AWS HealthOmics provides scalable workflows and integrated tools for preparing and analyzing omics data and automatically provisions and scales the underlying infrastructure so that you can spend more time on research and innovation. AWS HealthOmics supports large-scale analysis and collaborative research.

AWS HealthOmics can process data directly from Amazon Simple Storage Service (S3) or AWS HealthOmics storage using AWS HealthOmics private and Ready2Run workflows. You can import data such as raw genomic sequence files, variant call format files, and annotation datasets from Amazon S3 into bioinformatics-compatible AWS HealthOmics storage and analytics stores. You can control access to AWS HealthOmics variant and annotation stores using AWS Lake Formation and use Amazon Athena to make data easier to query and combine with other forms of data, such as medical health records from Amazon HealthLake. You can also use Amazon Athena to make data easier to query and combine with other forms of data, such as medical health records from Amazon HealthLake. Additionally, you can use the transformed data in Amazon QuickSight for advanced analytics. You can also use Amazon SageMaker to build, train, and deploy novel machine learning algorithms on your multiomic and multimodal data. Lastly, you can also use Amazon EventBridge to publish events as part of your event-driven architecture.

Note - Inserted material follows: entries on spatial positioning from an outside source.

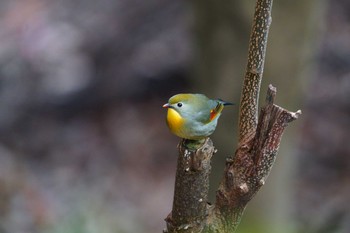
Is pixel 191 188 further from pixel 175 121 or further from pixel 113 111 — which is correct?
pixel 113 111

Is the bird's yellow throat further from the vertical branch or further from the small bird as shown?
the vertical branch

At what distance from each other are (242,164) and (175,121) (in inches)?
7.1

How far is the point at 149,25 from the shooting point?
21.3 ft

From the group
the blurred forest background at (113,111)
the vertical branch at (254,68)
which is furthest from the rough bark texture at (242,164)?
the blurred forest background at (113,111)

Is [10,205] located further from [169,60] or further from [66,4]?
[66,4]

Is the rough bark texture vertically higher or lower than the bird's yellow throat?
lower

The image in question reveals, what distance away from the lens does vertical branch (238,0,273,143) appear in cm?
148

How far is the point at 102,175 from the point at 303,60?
98.6 inches

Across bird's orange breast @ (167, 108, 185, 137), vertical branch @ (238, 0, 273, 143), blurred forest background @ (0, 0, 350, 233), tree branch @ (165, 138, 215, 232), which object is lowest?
tree branch @ (165, 138, 215, 232)

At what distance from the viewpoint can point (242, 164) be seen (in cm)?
158

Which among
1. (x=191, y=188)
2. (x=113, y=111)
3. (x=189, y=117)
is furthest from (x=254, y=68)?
(x=113, y=111)

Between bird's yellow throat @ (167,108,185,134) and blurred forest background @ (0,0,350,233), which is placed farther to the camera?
blurred forest background @ (0,0,350,233)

We have two types of data stores, one for raw, biological data, and one for variant and annotation data. AWS HealthOmics Storage can import FASTA-formatted reference genomes and gzipped FASTQ, BAM, and CRAM formatted raw sequence files. AWS HealthOmics analytics stores can import (g)VCF-formatted files for variant data and VCF, GFF, and TSV/CSV files for genomic annotations. AWS HealthOmics workflows can read any data supported by your defined workflow definition and tooling from either AWS HealthOmics storage or Amazon S3.

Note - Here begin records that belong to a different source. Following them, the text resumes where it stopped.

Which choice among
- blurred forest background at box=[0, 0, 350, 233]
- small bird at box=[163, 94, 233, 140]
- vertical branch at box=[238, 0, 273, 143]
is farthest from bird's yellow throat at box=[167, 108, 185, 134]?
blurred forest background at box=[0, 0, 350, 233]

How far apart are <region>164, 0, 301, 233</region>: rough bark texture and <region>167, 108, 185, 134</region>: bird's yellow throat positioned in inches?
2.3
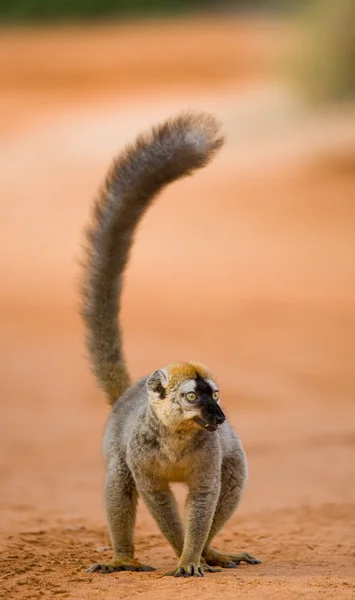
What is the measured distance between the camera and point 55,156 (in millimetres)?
31109

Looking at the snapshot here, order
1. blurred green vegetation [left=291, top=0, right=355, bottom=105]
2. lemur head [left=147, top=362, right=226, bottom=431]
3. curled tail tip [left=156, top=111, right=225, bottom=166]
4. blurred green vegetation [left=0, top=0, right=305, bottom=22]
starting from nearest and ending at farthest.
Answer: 1. lemur head [left=147, top=362, right=226, bottom=431]
2. curled tail tip [left=156, top=111, right=225, bottom=166]
3. blurred green vegetation [left=291, top=0, right=355, bottom=105]
4. blurred green vegetation [left=0, top=0, right=305, bottom=22]

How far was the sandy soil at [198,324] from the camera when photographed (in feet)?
26.7

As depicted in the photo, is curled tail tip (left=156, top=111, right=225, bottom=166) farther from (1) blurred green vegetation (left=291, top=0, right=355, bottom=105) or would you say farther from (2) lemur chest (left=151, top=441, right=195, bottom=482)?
(1) blurred green vegetation (left=291, top=0, right=355, bottom=105)

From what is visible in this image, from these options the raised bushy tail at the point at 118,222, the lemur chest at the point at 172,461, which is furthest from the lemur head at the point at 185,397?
the raised bushy tail at the point at 118,222

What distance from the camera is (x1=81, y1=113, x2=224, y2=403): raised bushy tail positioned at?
7.18 meters

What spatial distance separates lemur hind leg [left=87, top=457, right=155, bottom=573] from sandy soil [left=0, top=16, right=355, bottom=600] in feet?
0.62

Private workflows enable you to bring your own bioinformatics scripts that are written in the most commonly used workflow languages, WDL, CDL, and Nextflow. You can run these private workflows with a single execution, which is known as a run. For private workflows, you pay only for what you request and you are billed separately for omics instance types and run storage. All tasks in your workflow are mapped to the instance that is the best fit for your defined resources.

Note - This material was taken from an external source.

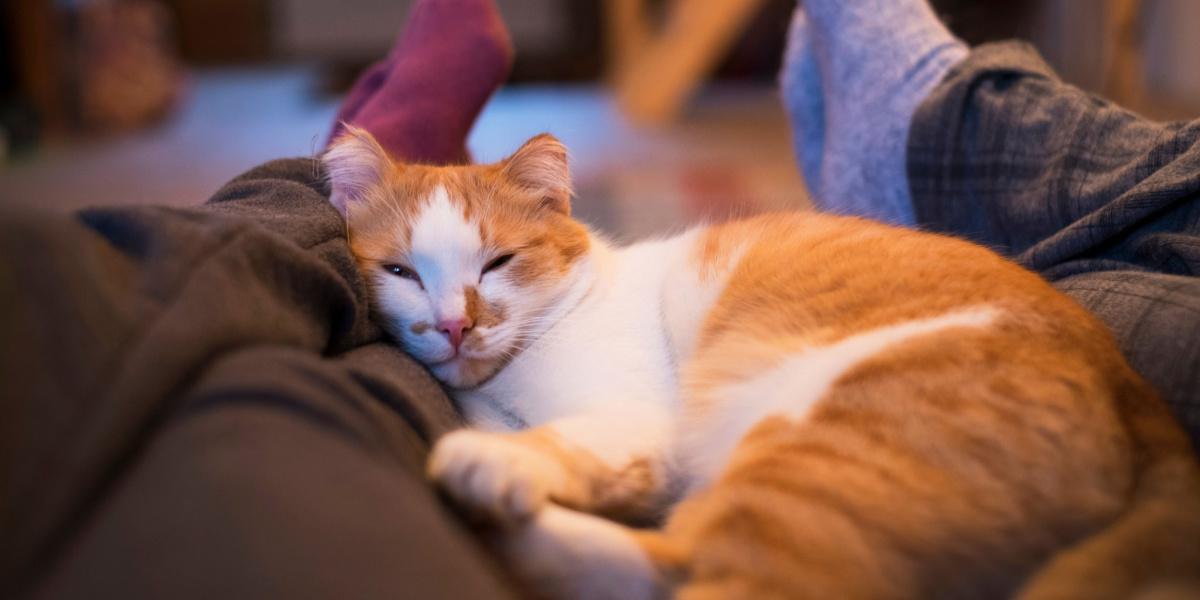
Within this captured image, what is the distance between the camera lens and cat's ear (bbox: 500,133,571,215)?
1.30 metres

Ready2Run workflows are pre-built workflows that have been designed by industry leading third party software companies like Sentieon, Inc., NVIDIA, and Element Biosciences along with common open-source pipelines such as Broad Institute’s GATK best practice workflow and AlphaFold for protein structure prediction. You can simply use Ready2Run workflows to process your data with the most commonly used workflows like Germline and Broad Institute’s GATK-8P. Ready2Run workflows are pay per run with a pre-determined price. This means you are charged the same price for every workflow.

Privacy and Security

AWS HealthOmics is HIPAA eligible. You can use attribute-based access controls to define who has access to AWS HealthOmics resources. All persistent storage supports customer-managed keys. Row and column permissions are also available with AWS HealthOmics analytics stores. AWS HealthOmics APIs are integrated with AWS CloudTrail and Amazon CloudWatch logs to allow you to generate detailed data provenance and access audit trails.

AWS HealthOmics is a HIPAA-eligible service. If you are storing protected health information (PHI) on AWS, you are required to have a BAA. You can quickly enter into a BAA online using AWS Artifact.